Augmented Reality for Visually Impaired People (AR For VIPs)

http://arvips.squarespace.com/

AR for VIPs is an application designed to turn the Microsoft HoloLens 1 into an assistive device for visually impaired people. It does so by sonifying obstacles via the spatial mesh that the HoloLens creates, and using text recognition and text to speech algorithms from Google to allow blind users to read text at a distance.

It was created by University of California, Berkeley, School of Information graduate students Dylan Fox, Alyssa Li, Anu Pandey, and Rohan Kar, and Virtual Reality at Berkeley undergraduates Rajandeep Singh, Manish Kondapalu, Teresa Pho, and Elliot Choi.
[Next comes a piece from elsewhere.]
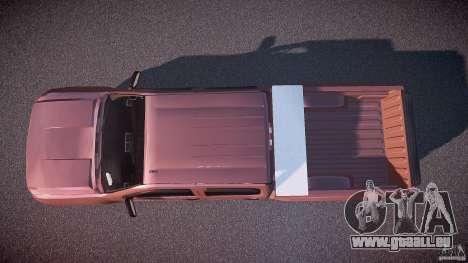 Chevrolet Silverado 1500 v1.3 2008 pour GTA 4 est un droit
For information on HoloLens basics, application setup, and voice commands, see this Google document: https://docs.google.com/document/d/1kNmwy0BvAHv7f46hym_HN8SThqGqnV9dunIzMdukwFk/edit?usp=sharing

For information on getting your Unity environment setup, including download links for HoloToolkit 2017.4.3.0, see this Google document: https://docs.google.com/document/d/1bbTqdkJNIzG7EznGzk95gs6i77JLNr2ljUWSFLjtj6E/edit?usp=sharing

The text detection was largely based off of Jonathan Huang's paper - https://journals.plos.org/plosone/article?id=10.1371/journal.pone.0210630. Github Link - https://github.com/eacooper/HoloLensSignARApp

The remainder of this ReadMe will focus on the components in Github and what they do.

Unity Hierarchy

These are the components that appear in the upper left “Hierarchy” panel in Unity when you start the Mesh-Manipulation project.

MixedRealityCameraParent

This is the standard Camera as set by the HoloToolkit Mixed Reality>Apply Mixed Reality Settings option, with one adjustment: the MixedRealityCamera’s audio listener component was disabled and a new CameraAudioListener added that is rotated 180 degrees, in order to counteract the audio reversal we encountered.

Managers

These objects don’t appear physically in the scene, but they have important scripts attached that affect the project.

Input Manager

This is the default Input Manager as set by the HoloToolkit. It captures user inputs from many different sources. We made no modifications.

Speech Input Source

This component contains a “Keywords” list that includes all voice command keywords the application will listen for. To enter a new keyword, use the plus button in the bottom right of this component in the Inspector, then add it to the Speech Input Handler component in the ScriptManager (below).

Script Manager

This component holds several vital scripts: Control Script, Speech Input Handler, and Obstacle Beacon Script. See “Script” section below.

Text Manager

This component holds the scripts related to image capture, text recognition and text to speech: Camera Manager, Icon Manager, Settings Manager, Text Reco, and Text to Speech Google. See “Scripts” below.

Spatial Processing

This component holds scripts related to spatial mapping and mesh processing: Play Space Manager, Surface Meshes to Planes, and Remove Surface Vertices. See “Scripts” below.

Default Cursor

This is the cursor as placed by HoloToolkit. No modifications.

Spatial Mapping

This component controls the spatial mapping scripts and serves as the parent object for the spatial mesh when the app is launched. By modifying the Spatial Mapping Observer values for Triangles per Cubic Meter and Time Between Updates, you can control the speed and fidelity of obstacle meshing.

Directional Light

A light to illuminate the beacons and other holograms. We did not modify it.

Objects

This holds the non-mesh objects that can be seen in the application.

Obstacle Beacon Manager

This holds all obstacle and wall beacons.

Text Beacon Manager

This holds all text beacons.

Test Cube

A cube that changes color based on input. Currently disabled.

Debug Window

This is a collection of three pieces of debug information: Spotlight Text and Proximity Text, which indicate whether Spotlight and Proximity modes are on respectively; and Debug Text, which prints a copy of all text sent to the Debug window for in-app debugging. This object is Tagalong and Billboard, which means it follows the user and stays rotated towards them. It can be toggled on or off with the “Toggle Debug” command, and cleared with the “Clear Debug” command.

Scripts

Control Script

This script serves as the central nervous system of the application in several ways. It connects many of the important scripts, and converts input from the user into activation of the core scripts. It needs to be assigned the Text Manager, Text Beacon Manager, Sample Text, and Debug Text objects from the inspector. It works closely with the Obstacle Beacon Script and the TextToSpeechGoogle script.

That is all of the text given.